The ban on books being sent to prisoners is part of the Incentives and Earned Privileges scheme, brought in by the Government in November. It allows inmates to earn the right to buy books and other items from approved catalogues based on good behaviour.

The guidelines allow prisoners to borrow books from their library, keeping up to 12 titles in their cell at any one time. However, doubts have been raised over how well the system is working in practice.

In a letter to Inside Time magazine, Nicholas Jordan, an inmate at HMP Oakwood in Staffordshire, wrote: “Some prisoners are saying they can only have 12 books in possession - lucky sods! Here at HMP Oakwood we do not have that luxury. There is no system in place here to purchase books from an approved supplier. We can buy games consoles or DVD players but cannot get books for love nor money. And neither can we have them sent in.

He continued: “The prison library is poorly stocked and trying to order an unstocked title can lead to a three month wait, though you usually get a slip back saying the title is 'unavailable'. I find all this ridiculous, especially if you want to use your time to educate yourself. So much for a 'forward thinking prison'.“

Last night a petition on the website calling for a rethink of the policy had gathered more than 15,000 signatures.

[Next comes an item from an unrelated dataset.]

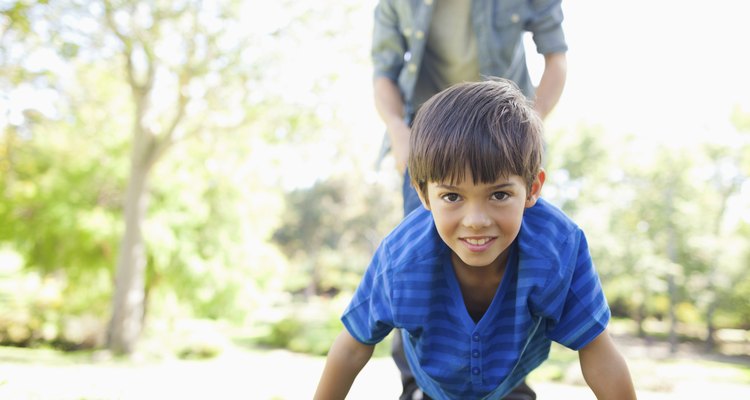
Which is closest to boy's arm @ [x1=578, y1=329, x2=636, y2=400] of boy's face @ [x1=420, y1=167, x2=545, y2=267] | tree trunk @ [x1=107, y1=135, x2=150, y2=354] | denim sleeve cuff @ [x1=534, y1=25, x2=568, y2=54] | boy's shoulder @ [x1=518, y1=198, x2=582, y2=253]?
boy's shoulder @ [x1=518, y1=198, x2=582, y2=253]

Defending the policy, Mr Grayling said: “The restrictions on access to parcels by prisoners are necessary because of the need to limit the ability of offenders to get hold of drugs and contraband.

“Prisoners have always enjoyed and continue to enjoy full rights of access to all the titles available through the local public library service, which operates a full service in all of our prisons. If titles are not available there and then, they can be ordered as normal.”

David Cameron's official spokesman said yesterday that the Prime Minister fully backed Mr Grayling, but there are signs that the Justice Secretary does not enjoy similar levels of support from others in his party.

One senior Conservative minister told the Daily Mail: “Chris Grayling wins the prize for the Government's least enlightened minister. He has no backing for this from any quarter at all.”

Frances Crook, chief executive of the Howard League for Penal Reform, said: “I hope that the distinguished list of writers and dramatists calling upon the Ministry of Justice to change its mind will persuade ministers to make a U-turn. The Howard League is going to be seeking a meeting with Mr Grayling to see if we can resolve this problem and get prisoners reading.”